Magazyny w związku z koronawirusem odwołują sesje zdjęciowe
Część redakcji korzysta ze zgromadzonych zapasów fotografii
Kolorowe magazyny przekładają sesje zdjęciowe w obliczu epidemii koronawirusa. Część redakcji korzysta ze zgromadzonych zapasów fotografii, inne planują alternatywne okładki.
Okładkowe sesje zdjęciowe odwołała Burda Media Polska, wydawca m.in. magazynów „Claudia”, „Elle” i „Glamour”. - Redakcje przygotowują alternatywne działania, umożliwiające stworzenie okładki dopasowanej do brandu oraz grupy odbiorczej – mówi „Presserwisowi” Luiza Arament, PR and internal communnication manager Burdy.
Problemu z sesjami nie ma Edipresse Polska, wydające m.in. magazyn „Viva!”. - Nasze okładki są w dużej części stworzone ze zdjęć agencyjnych. W przypadku tytułów, które robią sesje, na razie udało nam się przygotować na taką ewentualność i mamy zapasy sesji oraz okładek – mówi nam Agnieszka Smit, dyrektor ds. komunikacji i EB wydawnictwa.
Dyrektor public relations Wydawnictwa Bauer Maciej Brzozowski także zapewnia, że redakcje poszczególnych magazynów mają zawsze przygotowane alternatywne rozwiązania. - Ale to dopiero początek tej trudnej drogi - przyznaje.
Wywiady telefonicznie lub przez komunikatory
- Sesje zaplanowane na najbliższe 2-3 tygodnie przenieśliśmy na dalsze terminy. Na razie nie ma to wpływu na nasze plany wydawnicze, bo z dużym wyprzedzeniem tworzymy sesje okładkowe i materiały do środka numeru. Korzystamy też z bogatego zaplecza Condé Nast. Jeśli sytuacja utrzyma się dłużej, na pewno będziemy musieli wprowadzić nowe rozwiązania – podkreśla Szymon Machnikowski, marketing and PR director Vogue Polska. Jak dodaje, wydawnictwo przygotowało też opcję darmowej dostawy magazynu do domu.

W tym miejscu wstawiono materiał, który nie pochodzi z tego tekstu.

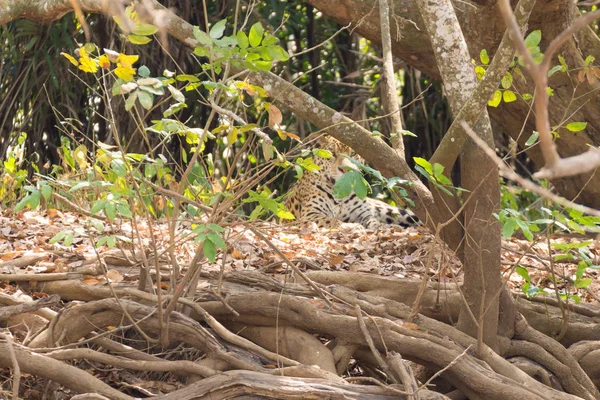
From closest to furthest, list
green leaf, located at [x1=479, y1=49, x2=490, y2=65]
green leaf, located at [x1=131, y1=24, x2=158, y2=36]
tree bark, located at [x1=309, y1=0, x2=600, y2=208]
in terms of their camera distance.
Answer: green leaf, located at [x1=131, y1=24, x2=158, y2=36] → green leaf, located at [x1=479, y1=49, x2=490, y2=65] → tree bark, located at [x1=309, y1=0, x2=600, y2=208]

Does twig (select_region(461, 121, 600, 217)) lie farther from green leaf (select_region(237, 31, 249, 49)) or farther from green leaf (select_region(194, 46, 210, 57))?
green leaf (select_region(194, 46, 210, 57))

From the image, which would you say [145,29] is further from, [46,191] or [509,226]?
[509,226]

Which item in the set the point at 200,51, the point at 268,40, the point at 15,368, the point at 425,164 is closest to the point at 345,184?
the point at 425,164

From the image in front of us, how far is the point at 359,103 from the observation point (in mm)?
9945

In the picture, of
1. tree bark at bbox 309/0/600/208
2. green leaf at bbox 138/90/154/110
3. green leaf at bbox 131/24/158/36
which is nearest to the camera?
green leaf at bbox 131/24/158/36

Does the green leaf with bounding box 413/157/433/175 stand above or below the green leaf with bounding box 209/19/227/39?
below

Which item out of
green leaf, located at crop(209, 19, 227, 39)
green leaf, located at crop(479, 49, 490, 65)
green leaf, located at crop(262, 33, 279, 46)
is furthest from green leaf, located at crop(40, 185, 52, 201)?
green leaf, located at crop(479, 49, 490, 65)

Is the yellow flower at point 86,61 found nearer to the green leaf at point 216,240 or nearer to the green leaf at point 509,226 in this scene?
the green leaf at point 216,240

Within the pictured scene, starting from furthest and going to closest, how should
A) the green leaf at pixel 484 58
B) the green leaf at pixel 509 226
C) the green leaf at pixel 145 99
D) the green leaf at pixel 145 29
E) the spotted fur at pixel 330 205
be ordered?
1. the spotted fur at pixel 330 205
2. the green leaf at pixel 484 58
3. the green leaf at pixel 509 226
4. the green leaf at pixel 145 99
5. the green leaf at pixel 145 29

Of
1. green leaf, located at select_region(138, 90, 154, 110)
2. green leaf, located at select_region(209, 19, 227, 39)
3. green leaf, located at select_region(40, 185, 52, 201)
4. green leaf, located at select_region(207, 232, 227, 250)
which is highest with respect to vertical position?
green leaf, located at select_region(209, 19, 227, 39)

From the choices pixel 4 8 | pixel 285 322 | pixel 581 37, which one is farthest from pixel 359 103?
pixel 285 322

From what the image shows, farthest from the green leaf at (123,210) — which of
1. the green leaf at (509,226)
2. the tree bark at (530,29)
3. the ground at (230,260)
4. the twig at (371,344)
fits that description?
the tree bark at (530,29)

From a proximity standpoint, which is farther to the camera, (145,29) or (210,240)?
(210,240)

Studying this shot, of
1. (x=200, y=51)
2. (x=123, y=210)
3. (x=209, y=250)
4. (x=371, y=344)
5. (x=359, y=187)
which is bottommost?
(x=371, y=344)
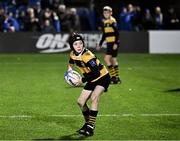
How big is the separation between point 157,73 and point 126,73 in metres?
1.12

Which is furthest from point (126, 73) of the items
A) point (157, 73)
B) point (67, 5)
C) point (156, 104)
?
point (67, 5)

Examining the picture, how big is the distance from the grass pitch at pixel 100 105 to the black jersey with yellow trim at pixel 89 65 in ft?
3.42

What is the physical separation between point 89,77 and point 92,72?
14 centimetres

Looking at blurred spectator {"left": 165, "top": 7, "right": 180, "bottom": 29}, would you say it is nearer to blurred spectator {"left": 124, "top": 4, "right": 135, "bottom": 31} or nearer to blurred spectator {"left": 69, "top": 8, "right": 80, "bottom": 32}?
blurred spectator {"left": 124, "top": 4, "right": 135, "bottom": 31}

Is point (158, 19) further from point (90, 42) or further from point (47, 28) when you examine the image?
point (47, 28)

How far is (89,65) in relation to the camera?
399 inches

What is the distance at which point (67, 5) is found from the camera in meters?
31.9

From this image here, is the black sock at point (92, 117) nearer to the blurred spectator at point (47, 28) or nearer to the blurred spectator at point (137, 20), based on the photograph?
the blurred spectator at point (47, 28)

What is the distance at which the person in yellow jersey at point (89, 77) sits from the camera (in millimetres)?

„Vogue Polska” na razie nie planuje zmian w związku z zamknięciem części punktów sprzedaży prasy. - Monitorujemy sytuację i reagujemy na bieżąco. O długofalowych decyzjach poinformujemy, jeśli tylko pojawią się dalsze zalecenia odnośnie do działalności punktów sprzedaży – mówi Machnikowski. Redakcja działa w trybie home office, do minimum ograniczono spotkania. Podobnie jest w Edipresse. - Wywiady będziemy robić telefoniczne, przez Skype lub inne komunikatory - mówi Agnieszka Smit.